POR Ricardo Fontes Santana

Alguns anos atrás, participei de uma reunião em que um executivo sênior de uma das maiores empresas do mundo anunciou como grande novidade a disponibilização de um conjunto de documentos visando a completa padronização das atividades e dos processos da empresa. Durante a apresentação, alguns profissionais de venda demonstraram certa inquietação com a perceptível perda de poder com novos rituais internos de aprovação, imediatamente percebidos como burocráticos.

Surgiu então uma pergunta capciosa:

“Será que os novos padrões iriam engessar a criatividade e a capacidade de adaptação a novas realidades?”

O executivo demonstrou clara surpresa e ressaltou que as expectativas da empresa em relação aos seus clientes, às margens e a todo e qualquer aspecto negocial estavam claramente definidas nos novos documentos de padronização. Bastava segui-los! Pedi então a palavra e argumentei que a inovação e a busca contínua pela melhoria eram intrínsecas aos seres humanos, e que elas iriam habilitar o aperfeiçoamento dos padrões de trabalho na medida em que os mesmos fossem executados.

**Entradas do conjunto:**
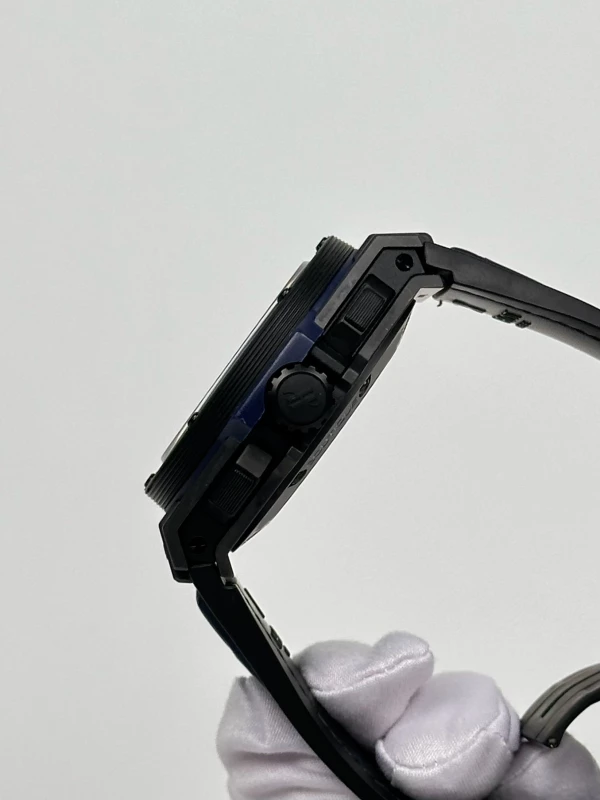 Hublot 709.CI.1190.GR.ABB10 6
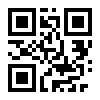 isna.ir/xdMb77
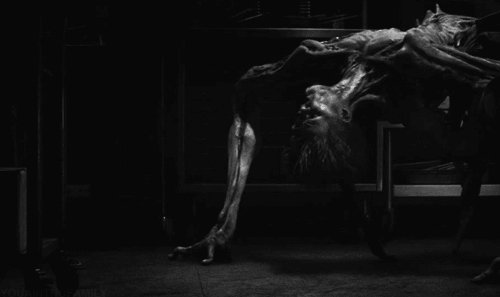 tumblr m0s666 qbdi1qb5es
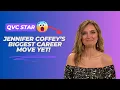 Jennifer Coffey s New Career Move After Leaving QVC - Here s What She s Doing Now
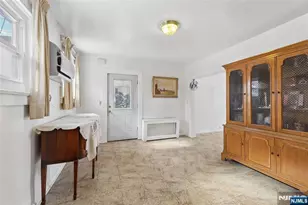 185 Park Ave, Passaic, NJ 07055 - Photo 17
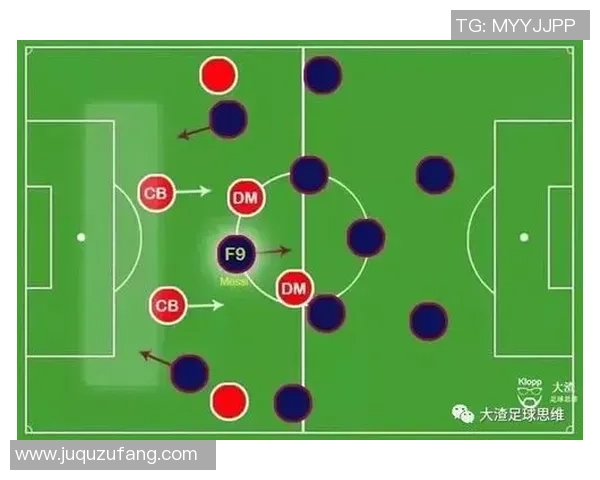 杭州足球队的速度之美与战术解析探索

**Requisito A:**
Responda com base no trecho sobre padronização:
(i) Quem demonstrou inquietação durante a apresentação?
(ii) Segundo o executivo, onde estavam claramente definidas as expectativas da empresa?
(iii) No argumento de quem narra, como a inovação e a busca contínua pela melhoria se relacionam com os seres humanos?
**Requisito B:** Repita, sem qualquer alteração, tudo o que vai desde "POR Ricardo Fontes" até "percebidos como burocráticos." no trecho sobre padronização.
Baseie-se somente no trecho apresentado.

**Resposta escrita A:**
(i) Alguns profissionais de venda.
(ii) Nos novos documentos de padronização.
(iii) São intrínsecas aos seres humanos.

**Resposta escrita B:**
POR Ricardo Fontes Santana

Alguns anos atrás, participei de uma reunião em que um executivo sênior de uma das maiores empresas do mundo anunciou como grande novidade a disponibilização de um conjunto de documentos visando a completa padronização das atividades e dos processos da empresa. Durante a apresentação, alguns profissionais de venda demonstraram certa inquietação com a perceptível perda de poder com novos rituais internos de aprovação, imediatamente percebidos como burocráticos.